A driver is changing a flat tire in front of an insane asylum when he manages to lose all four of the lug nuts that hold the wheel on. A patient, watching from behind a fence, suggests that the driver should take one nut from each of the other three wheels to fasten the fourth wheel on again, then drive to a service station to replace the lost nuts.
The driver is surprised that a patient in an asylum could so quickly spot a solution. "I thought you were a nut!" he exclaims.
"I may be crazy," the inmate replies, "but I'm not stupid."
Following that punch line, it seems that everyone except me always laughs uproariously. In fact, several readers wrote to say that they laughed aloud when they read the legend in my column, remembering the pleasure they've had in telling it for the past 20 or 30 or even 40 years.
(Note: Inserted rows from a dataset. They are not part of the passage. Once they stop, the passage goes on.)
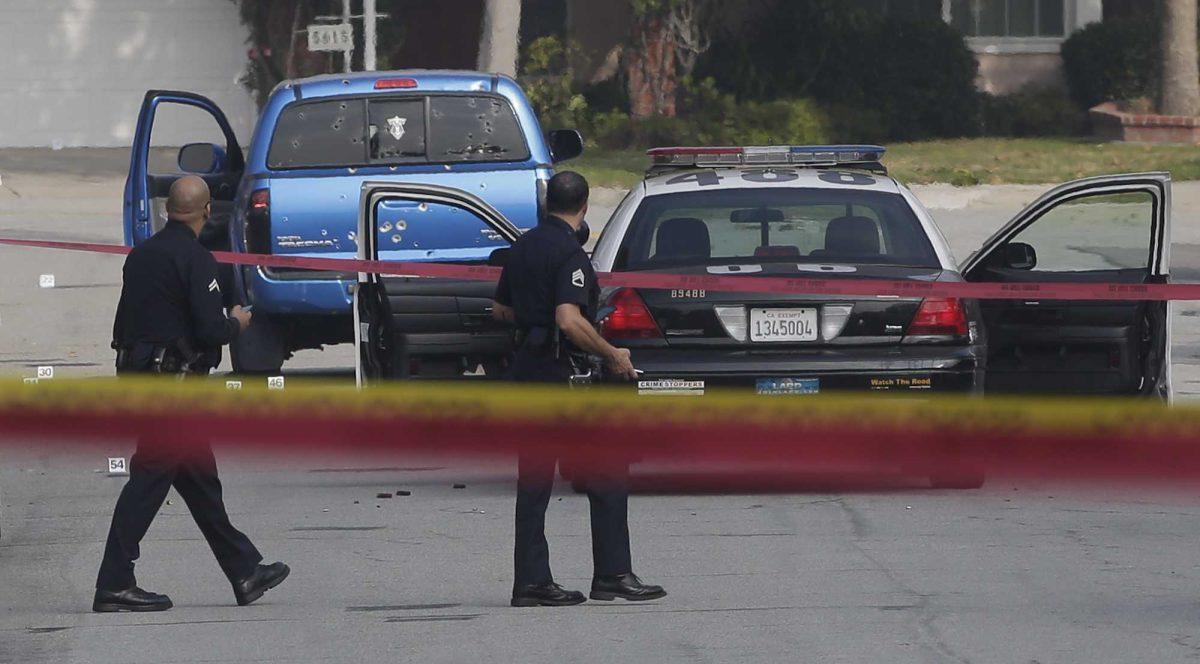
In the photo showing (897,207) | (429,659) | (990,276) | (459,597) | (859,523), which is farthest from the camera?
(990,276)

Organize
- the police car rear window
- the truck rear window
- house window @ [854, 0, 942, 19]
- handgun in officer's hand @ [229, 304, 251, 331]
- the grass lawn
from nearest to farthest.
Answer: handgun in officer's hand @ [229, 304, 251, 331] → the police car rear window → the truck rear window → the grass lawn → house window @ [854, 0, 942, 19]

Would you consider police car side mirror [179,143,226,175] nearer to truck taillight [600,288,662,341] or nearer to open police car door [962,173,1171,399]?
truck taillight [600,288,662,341]

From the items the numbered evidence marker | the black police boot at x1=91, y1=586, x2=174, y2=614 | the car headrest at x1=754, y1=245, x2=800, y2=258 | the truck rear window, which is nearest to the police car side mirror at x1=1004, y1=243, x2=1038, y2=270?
the car headrest at x1=754, y1=245, x2=800, y2=258

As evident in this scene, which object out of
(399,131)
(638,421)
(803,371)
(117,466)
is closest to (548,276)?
(638,421)

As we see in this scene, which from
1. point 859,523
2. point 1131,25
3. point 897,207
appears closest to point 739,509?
point 859,523

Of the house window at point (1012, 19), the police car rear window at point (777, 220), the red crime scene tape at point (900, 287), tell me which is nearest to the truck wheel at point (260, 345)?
the red crime scene tape at point (900, 287)

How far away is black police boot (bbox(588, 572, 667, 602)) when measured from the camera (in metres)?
7.44

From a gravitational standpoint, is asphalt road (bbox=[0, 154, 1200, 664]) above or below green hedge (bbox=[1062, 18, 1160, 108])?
below

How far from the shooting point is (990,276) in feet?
34.8

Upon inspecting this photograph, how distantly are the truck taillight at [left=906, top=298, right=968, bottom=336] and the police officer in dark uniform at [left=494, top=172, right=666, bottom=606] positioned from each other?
2.01 m

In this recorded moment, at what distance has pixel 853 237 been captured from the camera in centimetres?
976

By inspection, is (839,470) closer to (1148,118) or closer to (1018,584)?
(1018,584)

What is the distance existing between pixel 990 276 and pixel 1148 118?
19.5 meters

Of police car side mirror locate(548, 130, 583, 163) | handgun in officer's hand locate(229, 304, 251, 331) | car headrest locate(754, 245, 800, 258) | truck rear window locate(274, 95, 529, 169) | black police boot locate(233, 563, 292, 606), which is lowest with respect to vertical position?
black police boot locate(233, 563, 292, 606)
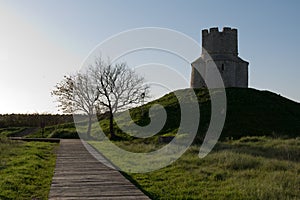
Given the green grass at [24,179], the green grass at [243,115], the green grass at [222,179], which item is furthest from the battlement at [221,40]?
the green grass at [24,179]

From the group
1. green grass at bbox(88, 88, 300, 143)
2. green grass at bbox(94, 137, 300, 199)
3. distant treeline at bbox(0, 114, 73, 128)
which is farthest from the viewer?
distant treeline at bbox(0, 114, 73, 128)

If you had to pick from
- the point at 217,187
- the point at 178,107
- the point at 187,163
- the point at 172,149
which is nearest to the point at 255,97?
the point at 178,107

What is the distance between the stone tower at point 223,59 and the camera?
50.4 m

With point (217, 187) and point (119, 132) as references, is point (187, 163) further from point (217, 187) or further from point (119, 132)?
point (119, 132)

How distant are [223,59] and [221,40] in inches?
100

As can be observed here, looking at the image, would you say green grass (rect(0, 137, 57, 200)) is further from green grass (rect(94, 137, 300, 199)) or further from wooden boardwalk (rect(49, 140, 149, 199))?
green grass (rect(94, 137, 300, 199))

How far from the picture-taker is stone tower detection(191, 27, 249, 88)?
50.4 meters

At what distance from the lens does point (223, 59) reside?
50188mm

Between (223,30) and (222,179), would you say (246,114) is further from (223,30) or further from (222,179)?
(222,179)

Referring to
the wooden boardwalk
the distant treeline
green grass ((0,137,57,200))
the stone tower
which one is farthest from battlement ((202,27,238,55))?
the wooden boardwalk

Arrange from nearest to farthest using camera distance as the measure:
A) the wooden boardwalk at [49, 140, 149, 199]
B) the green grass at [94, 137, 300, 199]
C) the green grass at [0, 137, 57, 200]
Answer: the wooden boardwalk at [49, 140, 149, 199] < the green grass at [94, 137, 300, 199] < the green grass at [0, 137, 57, 200]

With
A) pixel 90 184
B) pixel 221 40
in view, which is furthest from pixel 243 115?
pixel 90 184

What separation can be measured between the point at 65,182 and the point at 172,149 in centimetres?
951

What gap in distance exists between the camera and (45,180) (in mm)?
10375
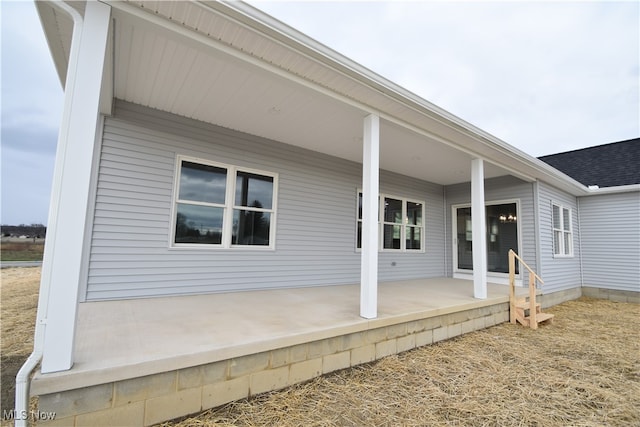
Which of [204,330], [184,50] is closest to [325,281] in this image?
[204,330]

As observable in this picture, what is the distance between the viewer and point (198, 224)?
4184 millimetres

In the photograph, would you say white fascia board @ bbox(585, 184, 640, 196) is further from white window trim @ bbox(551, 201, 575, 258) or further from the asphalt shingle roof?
the asphalt shingle roof

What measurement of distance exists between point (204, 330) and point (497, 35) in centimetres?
1174

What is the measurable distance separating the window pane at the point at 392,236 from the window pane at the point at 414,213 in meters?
0.43

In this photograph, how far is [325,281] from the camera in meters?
5.34

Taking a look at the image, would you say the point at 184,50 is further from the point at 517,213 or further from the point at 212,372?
the point at 517,213

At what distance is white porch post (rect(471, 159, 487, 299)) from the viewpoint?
15.1 ft

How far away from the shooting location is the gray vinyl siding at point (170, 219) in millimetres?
3574

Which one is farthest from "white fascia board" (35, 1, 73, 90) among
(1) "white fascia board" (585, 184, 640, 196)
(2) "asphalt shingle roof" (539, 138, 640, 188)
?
(2) "asphalt shingle roof" (539, 138, 640, 188)

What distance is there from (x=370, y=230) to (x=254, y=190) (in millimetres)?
2328

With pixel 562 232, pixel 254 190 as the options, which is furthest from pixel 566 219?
pixel 254 190

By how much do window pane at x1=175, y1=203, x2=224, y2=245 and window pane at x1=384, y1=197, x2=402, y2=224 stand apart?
3.72 meters

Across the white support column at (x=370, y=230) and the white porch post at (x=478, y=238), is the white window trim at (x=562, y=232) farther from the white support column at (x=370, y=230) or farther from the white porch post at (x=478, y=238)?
the white support column at (x=370, y=230)

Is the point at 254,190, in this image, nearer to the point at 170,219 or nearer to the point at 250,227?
the point at 250,227
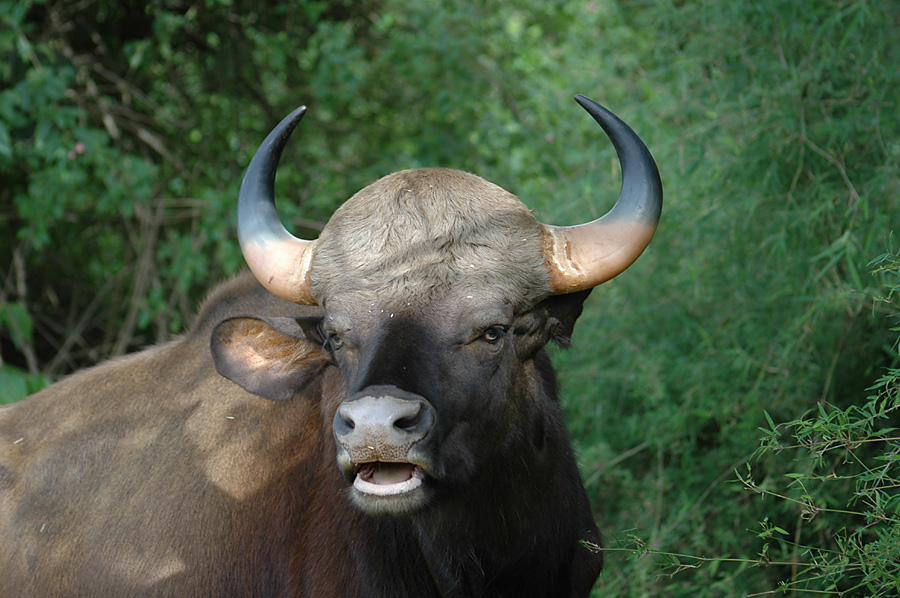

To me, though, the story had always seemed, well, flat. So I asked those readers who find the legend funny to write and tell me why.
Some of you felt that I hadn't given the implications of the plot enough thought - I hadn't seen, for example, that in losing all four lug nuts the driver showed himself to be pretty stupid. Or I hadn't appreciated how fitting it was for the smug driver to be put down by someone he was calling a "nut."
The most telling comment came from a reader who speculated about the nature of the legend's appeal for a couple of pages, then concluded: "But now as I'm writing this, I just reread the story in the newspaper, and it doesn't seem so funny any more."
Another reader suggested, "It must have been your misfortune to hear it originally from a poor storyteller."
That, I thought, is surely the clue. For years I've been reading the story in cold print instead of hearing it in live performance. And I'd forgotten the folklorist's basic rule that "some can tell them, and some can't."
One reader advised me to "next time, try telling this story about a carful of nuclear scientists, Pulitzer Prize winners or TV news anchors."
Or maybe a carful of obtuse folklorists, I might add.
Indeed, another remembered hearing "The Nut and the Tire Nuts" told years ago as the supposedly true experience of an allegedly clever person.
The way this reader heard it, the stranded car held Frank Leahy, the legendary coach of the Notre Dame football team, and four of his assistants.
"The image of the five coaches of the best team in the country groveling in the ditch at nightfall is hilarious," this reader wrote.
I agree, especially since I'm an alumnus of Michigan State myself. The only thing I can think of funnier than a Fighting Irish coach in that predicament is a coach from the University of Michigan or Ohio State.
Thanks for your insights, readers. I can't wait to try out a new, improved version of this legend at my next MSU class reunion.